At the time, she dismissed us outright. Then, the baby was born. A near replica of her ex — the illusion cracked. She came clean instantly. I was relieved — and regained much respect.
The fallout, however, was brutal. The man who believed he was going to be a father was crushed. He’d even flown in family from Brazil for the birth of his supposed first child. And the biological father? An emotionally vacant alcoholic bartender, he wanted nothing to do with his own son, despite living just a couple miles down the road.
When it became clear that the biological father was not going to pay or spend time with his baby son, Delilah moved on with her life. She started her own business, successfully branding and producing a dried jackfruit snack that earned accolades from the likes of Robert Downey Jr. after their mutual investor shared a bag with him.
She also began dating again when her son was about six months old and baby daddy still wasn’t coming around, despite “actually being a great guy with awesome manners,” according to her.
From Swipe to Soulmate in Three Hours
I remember her first date post-baby well. She had dropped her baby son off at my place while she went to meet a dude she just matched with on a dating app (Bumble, I think).
I casually logged into Facebook three hours later (long date, I know) and saw that Delilah had become Facebook official with the guy she was on her way to meet just a few short hours ago.
She showed up a little while later — glowing, claiming he was “the one.” She knew because they’d had the same dream about something, but she couldn’t tell me what because it was a secret between them.
I was stunned. How could she be so sure, so fast? Especially with a baby at stake?

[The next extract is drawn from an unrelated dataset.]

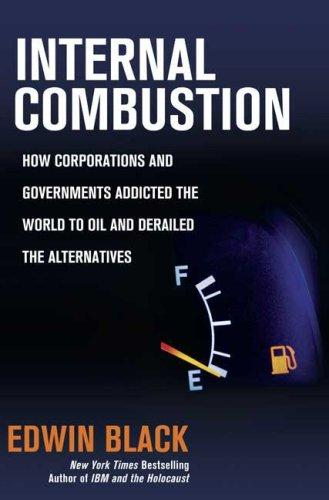 Internal Combustion by Edwin Black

Within a few months, she discovered by way of a mutual friend that her boyfriend was being discussed very negatively on a women’s local dating feedback Facebook page. Specifically, he was being accused of screwing many different women, usually BDSM-style, sometimes crying when he couldn’t get off.
This was her chance to get out with her son. Instead, however, she got pregnant by him. A girl.
They got married not long after and eventually had their second biological child together. A boy. Three kids total now.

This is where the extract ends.